The package is under MIT License and is developed by the Computing and Software Cores of the Biostatistics Division's NIH Project Grant (P01) at the Department of Preventive Medicine at the University of Southern California.
## Citation
```{r, comment = ""}
citation(package="aphylo")
```
## Install
This package depends on another on-development R package, the [`fmcmc`](https://github.com/USCbiostats/fmcmc).
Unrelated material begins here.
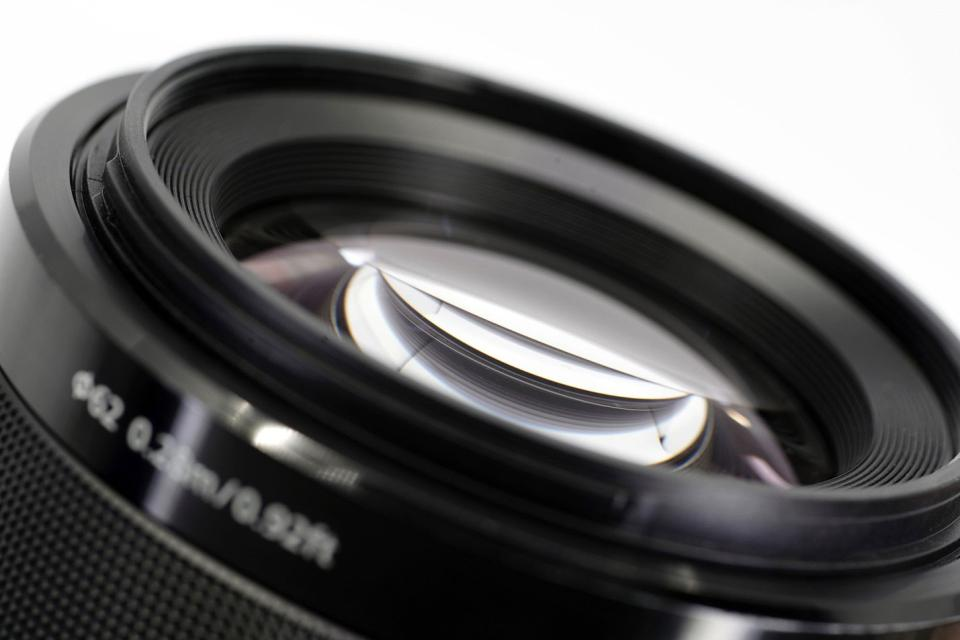 Curved-field lenses tend to display vignetting, most notably at wider apertures. Flat-field lenses are far more distortion-free compared to curved-field lenses. This is why macro lenses should be used for critical copy work and other forms of artwork and document reproduction. Conventional curved-field lenses can be used, but the results will never be critically accurate. Shown above is the front element of a Zeiss 100mm f/2.8 Makro-Planar.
So first, you need to install it:
```r
devtools::install_github("USCbiostats/fmcmc")
```
Then you can install the `aphylo` package
```r
devtools::install_github("USCbiostats/aphylo")
```
## Reading data
```{r Loading the package}
library(aphylo)
```
```{r Reading Data}
# This datasets are included in the package
data("fakeexperiment")
data("faketree")
head(fakeexperiment)
head(faketree)
```
```{r get-offspring}
O <- new_aphylo(
tip.annotation = fakeexperiment[,2:3],
tree = as.phylo(faketree)
)
O
as.phylo(O)
# We can visualize it
plot(O)
plot_logLik(O)
```
## Simulating annotated trees
```{r}
set.seed(198)
dat <- raphylo(
50,
P = 1,
psi = c(0.05, 0.05),
mu_d = c(0.8, 0.3),
mu_s = c(0.1, 0.1),
Pi = .4
)
dat
```
## Likelihood
```{r Computing likelihood}
# Parameters and data
psi <- c(0.020,0.010)
mu_d <- c(0.40,.10)
mu_s <- c(0.04,.01)
eta <- c(.7, .9)
pi_root <- .05
# Computing likelihood
str(LogLike(dat, psi = psi, mu_d = mu_d, mu_s = mu_s, eta = eta, Pi = pi_root))
```
# Estimation
```{r MLE}
# Using L-BFGS-B (MLE) to get an initial guess
ans0 <- aphylo_mle(dat ~ psi + mu_d + Pi + eta)
# MCMC method
ans2 <- aphylo_mcmc(
dat ~ mu_d + mu_s + Pi,
prior = bprior(c(9, 1, 1, 1, 5), c(1, 9, 9, 9, 5)),
control = list(nsteps=5e3, burnin=500, thin=10, nchains=2))
ans2
plot(
ans2,
nsample = 200,
loo = TRUE,
ncores = 2L
)
```
```{r MCMC}
# MCMC Diagnostics with coda
library(coda)
gelman.diag(ans2$hist)
plot(ans2$hist)
```
# Prediction
```{r Predict}
pred <- prediction_score(ans2, loo = TRUE)
pred
plot(pred)
```
# Misc
During the development process, we decided to allow the user to choose what 'tree-reader' function he would use, particularly between using either the **rncl** R package or ape. For such, we created a short benchmark that compares both functions [here](playground/ape_now_supports_singletons.md).